**Text extract**
Open-End Real Estate Fund Considerations for Fund Managers

The real estate market continues to thrive as a whole, despite a tumultuous past 12 months. Real estate investment funds remain a solid opportunity for professionals and investors alike. However, not all investors are willing to lock up their funds in a set-term vehicle. Is it possible to launch an open-end real estate fund?  This article considers some key considerations for prospective fund managers.

  1. Open-end funds do not have a specific term laid out in the fund agreement and allow wind-down at the manager’s discretion.

    This structure traditionally allows more liquidity and flexibility for investors as to when they enter and exit the fund. However, open-end does not mean the fund cannot restrict the timing of subscriptions and redemptions. A preliminary lock-up restriction can be used to allow a foundational investment period (for example: 2-3 years) and redemptions can be limited to semi-annually or quarterly. The fund agreement can also limit the size of any individual redemption or total redemptions within a specified period of time.

  2. Consider the nature of the investments.

    Generally open-ended funds aim to maximize cash flow and returns over the long-term rather than short/medium-term, which works well with stable, income-producing properties and real estate held for capital appreciation (versus development or value-add investments). An open-end fund allows for more diversity in investment base due to the flexibility in timing of purchases and sales of real estate.

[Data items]
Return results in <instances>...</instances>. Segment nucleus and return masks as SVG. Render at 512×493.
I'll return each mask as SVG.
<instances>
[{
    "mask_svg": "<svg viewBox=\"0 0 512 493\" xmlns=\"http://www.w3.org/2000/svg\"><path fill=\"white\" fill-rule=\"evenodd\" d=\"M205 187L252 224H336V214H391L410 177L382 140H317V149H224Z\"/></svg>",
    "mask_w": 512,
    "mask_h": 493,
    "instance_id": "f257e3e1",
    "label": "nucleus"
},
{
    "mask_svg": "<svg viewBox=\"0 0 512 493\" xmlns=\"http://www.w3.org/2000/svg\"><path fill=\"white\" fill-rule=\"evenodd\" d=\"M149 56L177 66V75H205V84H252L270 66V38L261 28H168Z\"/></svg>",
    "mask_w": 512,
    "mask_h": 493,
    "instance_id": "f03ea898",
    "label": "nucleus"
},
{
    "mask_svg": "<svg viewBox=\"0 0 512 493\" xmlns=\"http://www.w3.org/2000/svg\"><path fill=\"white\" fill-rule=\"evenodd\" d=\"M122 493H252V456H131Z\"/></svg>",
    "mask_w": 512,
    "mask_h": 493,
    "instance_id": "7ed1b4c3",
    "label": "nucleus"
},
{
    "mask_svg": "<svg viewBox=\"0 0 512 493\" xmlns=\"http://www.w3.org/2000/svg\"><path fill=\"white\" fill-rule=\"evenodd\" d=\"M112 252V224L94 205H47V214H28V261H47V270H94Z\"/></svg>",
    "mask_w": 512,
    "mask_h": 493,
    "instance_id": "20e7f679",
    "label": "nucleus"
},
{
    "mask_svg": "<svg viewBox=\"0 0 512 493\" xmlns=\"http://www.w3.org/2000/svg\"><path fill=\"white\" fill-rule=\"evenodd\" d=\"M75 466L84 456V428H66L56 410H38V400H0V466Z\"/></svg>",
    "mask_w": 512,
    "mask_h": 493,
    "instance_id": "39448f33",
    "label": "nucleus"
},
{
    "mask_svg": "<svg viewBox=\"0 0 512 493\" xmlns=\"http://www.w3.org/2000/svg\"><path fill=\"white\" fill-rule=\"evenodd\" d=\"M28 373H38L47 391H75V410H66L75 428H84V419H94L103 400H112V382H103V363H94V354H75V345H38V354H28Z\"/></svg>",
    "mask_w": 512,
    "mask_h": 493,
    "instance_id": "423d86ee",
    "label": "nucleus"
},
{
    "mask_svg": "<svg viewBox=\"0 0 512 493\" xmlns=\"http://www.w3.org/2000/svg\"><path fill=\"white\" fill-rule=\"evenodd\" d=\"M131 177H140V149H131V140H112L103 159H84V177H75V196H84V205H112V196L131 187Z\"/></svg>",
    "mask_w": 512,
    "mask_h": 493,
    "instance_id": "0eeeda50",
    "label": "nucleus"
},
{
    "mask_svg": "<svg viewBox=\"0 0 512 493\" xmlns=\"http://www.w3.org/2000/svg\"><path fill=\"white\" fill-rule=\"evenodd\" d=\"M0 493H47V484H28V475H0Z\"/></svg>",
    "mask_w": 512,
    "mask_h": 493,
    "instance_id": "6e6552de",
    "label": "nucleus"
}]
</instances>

==

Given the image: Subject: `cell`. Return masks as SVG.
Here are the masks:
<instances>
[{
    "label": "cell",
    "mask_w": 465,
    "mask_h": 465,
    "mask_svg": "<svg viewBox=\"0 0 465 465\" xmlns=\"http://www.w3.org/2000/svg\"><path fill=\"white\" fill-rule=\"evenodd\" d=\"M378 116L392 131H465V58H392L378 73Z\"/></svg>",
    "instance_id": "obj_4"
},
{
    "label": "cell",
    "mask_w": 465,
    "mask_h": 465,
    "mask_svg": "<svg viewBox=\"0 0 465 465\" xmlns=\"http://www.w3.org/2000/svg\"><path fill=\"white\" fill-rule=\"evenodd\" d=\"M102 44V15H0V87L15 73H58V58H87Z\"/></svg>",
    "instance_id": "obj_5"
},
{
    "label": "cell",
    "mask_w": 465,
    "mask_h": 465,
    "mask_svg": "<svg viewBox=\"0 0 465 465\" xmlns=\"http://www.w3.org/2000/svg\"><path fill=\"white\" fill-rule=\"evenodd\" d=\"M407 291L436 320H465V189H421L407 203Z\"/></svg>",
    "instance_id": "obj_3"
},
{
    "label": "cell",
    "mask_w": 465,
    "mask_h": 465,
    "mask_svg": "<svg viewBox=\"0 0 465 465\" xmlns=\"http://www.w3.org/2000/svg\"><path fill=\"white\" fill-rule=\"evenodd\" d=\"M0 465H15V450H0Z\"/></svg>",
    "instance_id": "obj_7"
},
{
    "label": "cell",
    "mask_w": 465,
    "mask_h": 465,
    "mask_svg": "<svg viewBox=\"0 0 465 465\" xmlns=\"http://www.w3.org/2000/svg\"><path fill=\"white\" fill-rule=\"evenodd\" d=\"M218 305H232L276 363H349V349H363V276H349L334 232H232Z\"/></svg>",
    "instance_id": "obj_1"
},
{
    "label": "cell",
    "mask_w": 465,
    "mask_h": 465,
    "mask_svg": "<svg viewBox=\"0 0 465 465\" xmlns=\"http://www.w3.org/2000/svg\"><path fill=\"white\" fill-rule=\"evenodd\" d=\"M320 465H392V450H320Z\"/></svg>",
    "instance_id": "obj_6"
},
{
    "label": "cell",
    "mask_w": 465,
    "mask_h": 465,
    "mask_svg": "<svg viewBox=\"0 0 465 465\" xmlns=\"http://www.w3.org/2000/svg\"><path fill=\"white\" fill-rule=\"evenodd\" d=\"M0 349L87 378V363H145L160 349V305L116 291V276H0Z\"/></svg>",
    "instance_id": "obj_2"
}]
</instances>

--

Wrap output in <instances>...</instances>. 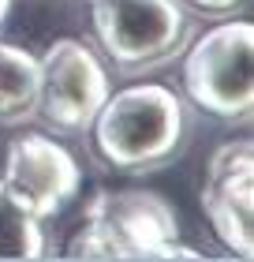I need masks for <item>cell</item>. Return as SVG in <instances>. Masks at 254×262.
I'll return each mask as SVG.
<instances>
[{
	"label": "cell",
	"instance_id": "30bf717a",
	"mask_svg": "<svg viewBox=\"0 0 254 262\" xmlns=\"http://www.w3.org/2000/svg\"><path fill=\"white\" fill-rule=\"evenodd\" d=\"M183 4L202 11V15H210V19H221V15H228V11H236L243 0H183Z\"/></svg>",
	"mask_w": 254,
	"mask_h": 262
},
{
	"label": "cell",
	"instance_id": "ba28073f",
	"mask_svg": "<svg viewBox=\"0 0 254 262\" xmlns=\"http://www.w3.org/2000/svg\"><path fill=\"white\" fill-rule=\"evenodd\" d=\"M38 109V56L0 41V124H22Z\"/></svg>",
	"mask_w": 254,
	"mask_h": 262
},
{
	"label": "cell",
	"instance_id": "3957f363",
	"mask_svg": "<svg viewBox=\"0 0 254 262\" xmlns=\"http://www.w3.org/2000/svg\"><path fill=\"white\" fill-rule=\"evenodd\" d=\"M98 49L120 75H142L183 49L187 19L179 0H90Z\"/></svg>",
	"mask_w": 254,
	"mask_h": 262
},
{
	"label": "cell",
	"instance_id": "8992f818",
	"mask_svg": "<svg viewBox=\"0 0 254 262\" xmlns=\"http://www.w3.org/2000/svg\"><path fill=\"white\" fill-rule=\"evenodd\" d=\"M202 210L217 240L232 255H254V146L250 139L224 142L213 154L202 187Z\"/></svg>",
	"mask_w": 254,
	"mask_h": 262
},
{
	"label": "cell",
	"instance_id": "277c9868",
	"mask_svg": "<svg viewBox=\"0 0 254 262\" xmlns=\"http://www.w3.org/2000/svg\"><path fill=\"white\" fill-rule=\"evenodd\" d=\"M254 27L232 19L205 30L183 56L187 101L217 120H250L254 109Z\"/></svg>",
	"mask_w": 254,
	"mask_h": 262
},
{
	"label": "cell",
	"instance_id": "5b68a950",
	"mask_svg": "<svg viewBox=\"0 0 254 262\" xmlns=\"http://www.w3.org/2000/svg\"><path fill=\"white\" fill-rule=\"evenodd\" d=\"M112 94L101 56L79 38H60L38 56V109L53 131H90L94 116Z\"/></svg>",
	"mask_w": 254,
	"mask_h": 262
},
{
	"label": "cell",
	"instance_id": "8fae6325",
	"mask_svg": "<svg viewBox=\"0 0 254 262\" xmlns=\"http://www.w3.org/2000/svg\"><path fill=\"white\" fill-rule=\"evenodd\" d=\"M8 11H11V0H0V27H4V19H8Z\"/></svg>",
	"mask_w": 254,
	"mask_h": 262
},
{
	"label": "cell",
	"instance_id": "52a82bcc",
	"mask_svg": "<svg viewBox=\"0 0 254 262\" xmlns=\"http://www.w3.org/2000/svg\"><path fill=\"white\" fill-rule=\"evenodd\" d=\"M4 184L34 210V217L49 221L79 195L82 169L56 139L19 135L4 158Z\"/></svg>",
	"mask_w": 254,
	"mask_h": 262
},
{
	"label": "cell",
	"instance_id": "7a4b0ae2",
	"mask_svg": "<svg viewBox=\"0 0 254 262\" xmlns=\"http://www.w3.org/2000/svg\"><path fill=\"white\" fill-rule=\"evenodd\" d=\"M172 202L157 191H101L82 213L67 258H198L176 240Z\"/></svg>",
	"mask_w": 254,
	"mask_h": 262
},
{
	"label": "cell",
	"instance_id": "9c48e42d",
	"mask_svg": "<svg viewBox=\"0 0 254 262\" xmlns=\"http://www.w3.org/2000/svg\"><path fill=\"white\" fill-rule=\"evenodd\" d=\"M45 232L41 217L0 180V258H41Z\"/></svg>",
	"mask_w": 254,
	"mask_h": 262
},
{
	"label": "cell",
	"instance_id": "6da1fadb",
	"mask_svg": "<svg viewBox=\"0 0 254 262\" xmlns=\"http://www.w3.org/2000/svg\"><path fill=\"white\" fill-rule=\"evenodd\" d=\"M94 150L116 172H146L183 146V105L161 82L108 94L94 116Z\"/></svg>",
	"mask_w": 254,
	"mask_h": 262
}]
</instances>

**What the task requires**
According to the article on open-end real estate funds, how often can redemptions be limited to?

**Solution to the exercise**
Semi-annually or quarterly.